1. Article défini et abstraction

En langue, l’étude de la sous-catégorisation des substantifs montre que la prédétermination a des affinités avec la représentation du réel. On distingue traditionnellement des noms comptables, qui acceptent les articles définis et indéfinis, et les noms denses, qui sont précédés des articles définis et partitifs. Les noms abstraits font partie de la seconde catégorie. La domination de l’article défini pourrait ainsi s’expliquer par la forte représentation des substantifs abstraits où la concurrence avec un n’existe pas. Cette hypothèse légitimerait d’ailleurs l’idée courante que la poésie de Char est abstraite. Mais c’est confondre l’abstraction d’un vocabulaire, dont on peut juger, avec celle d’une lecture, au sens où elle est perçue comme hermétique. La notion d’hermétisme ne se superpose pas avec la notion, ici linguistique, d’abstraction. Or, si la poésie de René Char peut être perçue comme hermétique, l’abstraction de son lexique reste, quant à elle, à vérifier.

Il y a bien un lexique abstrait important mais qui, en contexte, reçoit souvent une interprétation métaphorique concrétisante. L’image est une expression sensible du réel. Tous les lexèmes dont le référent n’est pas matériel, mais intellectuel et inaccessible aux sens, ne donnent pas lieu à un discours conceptuel, et ils sont saisis dans des formes concrètes du monde.

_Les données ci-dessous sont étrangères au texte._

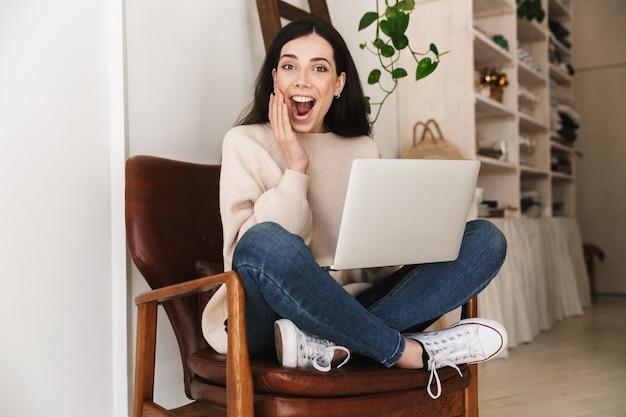 Mulher muito animada, descansando em um apartamento e trabalhando em um laptop enquanto está sentado na cadeira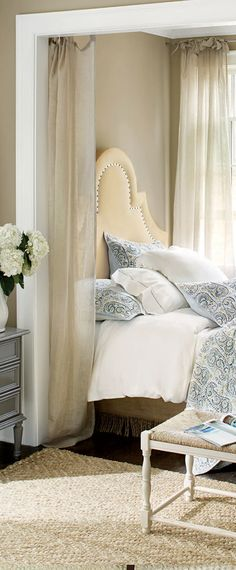 A wall niche creates a cozy space for this guest bedroom.  Sheer panels enhance the cocoon-like effect.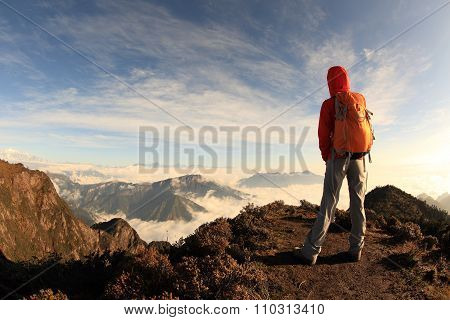 young woman backpacker hiking on mountian peak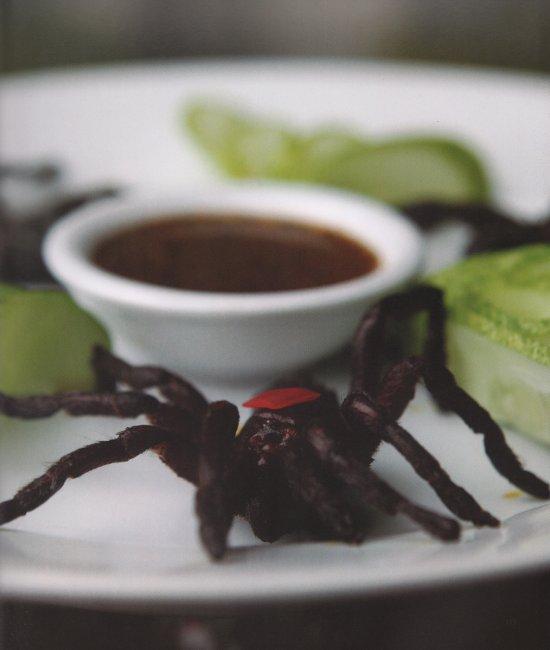 A deep-fried tarantula on a plate with dip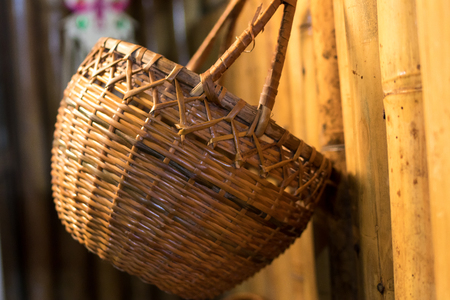 wood texture: Empty handmade wooden basket in the traditional shop of Bali island, Indonesia. Handcraft basket.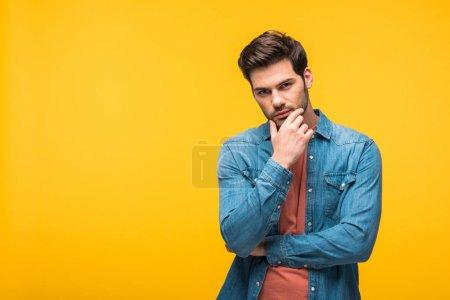 Photo pour Beau homme pensif touchant le menton isolé sur le jaune - image libre de droit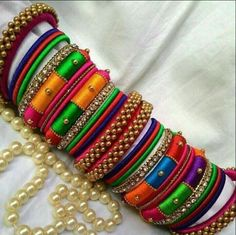 Multicolored Bangles Exclusively Weddings Designed Broad Silk Thread Bangle Designs Its purely handmade products. Whole sellers are also welcome. Its available in all sizes and Silk Thread Bangles Design, Silk Thread Necklace, Silk Bangles, Beaded Necklace Patterns, Thread Jewellery, Textile Jewelry, Jewelry Patterns, Beaded Jewelry, Handmade Jewelry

Le passage, dans “ Déclarer son Nom ”, de l’événement à l’essence des choses ne correspond pas au passage d’un vocabulaire concret décrivant le premier à un vocabulaire abstrait donnant accès à la seconde. C’est l’emploi d’un vocabulaire concret qui prédomine et réussit à produire une dimension qui dépasse la description d’une réalité mondaine. La situation dont l’évocation passe par des éléments pittoresques se révèle donc moins référentielle qu’ontologique. L’identité donnée n’est pas celle de l’individu, mais celle de l’être. Si l’article défini qui prédétermine les noms a une valeur anecdotique dans la situation passée, il prend également une résonance plus forte.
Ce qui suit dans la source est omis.